Department of Pharmacy, University of Copenhagen, Universitetsparken 2, 2100 Copenhagen, Denmark.
Actelion Pharmaceuticals Ltd, Gewerbestrasse 16, CH-4123 Allschwil, Switzerland.
Int J Pharm. 2017 Apr 15;521(1-2):232-238. doi: 10.1016/j.ijpharm.2017.02.042. Epub 2017 Feb 21.

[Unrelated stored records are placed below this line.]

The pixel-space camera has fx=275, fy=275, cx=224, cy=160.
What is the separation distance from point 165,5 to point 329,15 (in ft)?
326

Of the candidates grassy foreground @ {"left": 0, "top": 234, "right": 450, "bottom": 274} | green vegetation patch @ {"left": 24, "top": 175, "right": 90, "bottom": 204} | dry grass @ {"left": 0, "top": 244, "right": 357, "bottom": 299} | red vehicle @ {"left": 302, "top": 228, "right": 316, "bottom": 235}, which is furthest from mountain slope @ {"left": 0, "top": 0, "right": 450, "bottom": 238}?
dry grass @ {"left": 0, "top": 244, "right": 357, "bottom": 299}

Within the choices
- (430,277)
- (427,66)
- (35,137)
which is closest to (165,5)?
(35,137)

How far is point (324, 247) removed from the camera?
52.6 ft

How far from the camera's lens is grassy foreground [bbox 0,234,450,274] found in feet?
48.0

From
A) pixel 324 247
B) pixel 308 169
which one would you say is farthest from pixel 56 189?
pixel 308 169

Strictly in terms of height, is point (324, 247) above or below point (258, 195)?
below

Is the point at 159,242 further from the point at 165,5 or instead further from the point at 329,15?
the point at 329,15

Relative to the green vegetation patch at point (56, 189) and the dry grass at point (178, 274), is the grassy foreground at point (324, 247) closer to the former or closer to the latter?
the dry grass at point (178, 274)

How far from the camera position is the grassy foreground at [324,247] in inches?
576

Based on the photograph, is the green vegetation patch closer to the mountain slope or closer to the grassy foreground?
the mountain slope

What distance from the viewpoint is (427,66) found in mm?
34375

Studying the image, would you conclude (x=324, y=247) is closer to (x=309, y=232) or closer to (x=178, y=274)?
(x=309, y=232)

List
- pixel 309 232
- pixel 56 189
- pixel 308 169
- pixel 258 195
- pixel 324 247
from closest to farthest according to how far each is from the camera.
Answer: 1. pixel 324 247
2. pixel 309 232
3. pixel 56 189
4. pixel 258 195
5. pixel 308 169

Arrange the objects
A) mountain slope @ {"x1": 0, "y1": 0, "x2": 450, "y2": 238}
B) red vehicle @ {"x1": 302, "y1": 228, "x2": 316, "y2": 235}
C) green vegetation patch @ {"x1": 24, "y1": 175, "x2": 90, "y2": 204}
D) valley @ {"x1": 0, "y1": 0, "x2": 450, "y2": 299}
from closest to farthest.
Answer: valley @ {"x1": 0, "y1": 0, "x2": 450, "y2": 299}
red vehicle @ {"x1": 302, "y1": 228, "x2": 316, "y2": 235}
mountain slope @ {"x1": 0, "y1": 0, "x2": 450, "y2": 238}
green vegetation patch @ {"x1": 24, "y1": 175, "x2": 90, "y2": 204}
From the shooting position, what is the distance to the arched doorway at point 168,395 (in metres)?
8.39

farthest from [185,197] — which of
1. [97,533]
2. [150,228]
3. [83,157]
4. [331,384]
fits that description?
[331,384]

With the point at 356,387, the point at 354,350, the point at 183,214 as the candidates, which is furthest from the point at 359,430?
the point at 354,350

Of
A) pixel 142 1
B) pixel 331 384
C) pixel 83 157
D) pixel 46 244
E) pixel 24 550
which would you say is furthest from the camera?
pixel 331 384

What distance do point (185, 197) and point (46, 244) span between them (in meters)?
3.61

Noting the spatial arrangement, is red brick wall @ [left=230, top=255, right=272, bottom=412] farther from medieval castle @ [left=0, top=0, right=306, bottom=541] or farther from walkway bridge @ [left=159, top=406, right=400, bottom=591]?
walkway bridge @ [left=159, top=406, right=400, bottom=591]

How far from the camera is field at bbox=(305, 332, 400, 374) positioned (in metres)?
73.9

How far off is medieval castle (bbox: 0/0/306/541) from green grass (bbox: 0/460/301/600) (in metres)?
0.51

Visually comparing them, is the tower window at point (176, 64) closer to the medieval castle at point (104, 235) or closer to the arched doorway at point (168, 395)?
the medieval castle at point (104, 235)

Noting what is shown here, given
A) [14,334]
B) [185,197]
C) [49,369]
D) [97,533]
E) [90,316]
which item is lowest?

The glass forming ability (GFA), i.e. the ease of amorphization of drugs, is mostly investigated using the critical cooling rate upon melt quenching to generate an amorphous product via the thermodynamic pathway. However, amorphous materials can also be prepared via the kinetic pathway by milling. In this case, the time required to generate an amorphous product is called the minimal milling time. This study investigates the correlation of the GFA between these two pathways. Eighteen compounds were chosen and their GFA was investigated by determining the critical cooling rate and the minimal milling time. It was observed that drugs, which turned amorphous upon cooling from the melt at slow cooling rates also had a low minimal milling time and vice versa. It was found that the GFA of the studied set of drugs was inherent and independent of the preparation method. It can be concluded that a drug with low critical cooling rate will also have a low minimal milling time and is thus a good glass former.
玻璃形成能力(GFA),即药物非晶化的容易程度,主要通过熔体淬火时的临界冷却速率来研究,以通过热力学途径生成非晶产物。然而,通过研磨也可以通过动力学途径制备非晶材料。在这种情况下,生成非晶产物所需的时间称为最小研磨时间。本研究调查了这两种途径之间的 GFA 相关性。选择了十八种化合物,并通过确定临界冷却速率和最小研磨时间来研究它们的 GFA。结果表明,在缓慢冷却速率下从熔体冷却时变为非晶态的药物也具有低的最小研磨时间,反之亦然。研究发现,所研究的药物集的 GFA 是固有且独立于制备方法的。可以得出结论,具有低临界冷却速率的药物也将具有低的最小研磨时间,因此是良好的玻璃形成剂。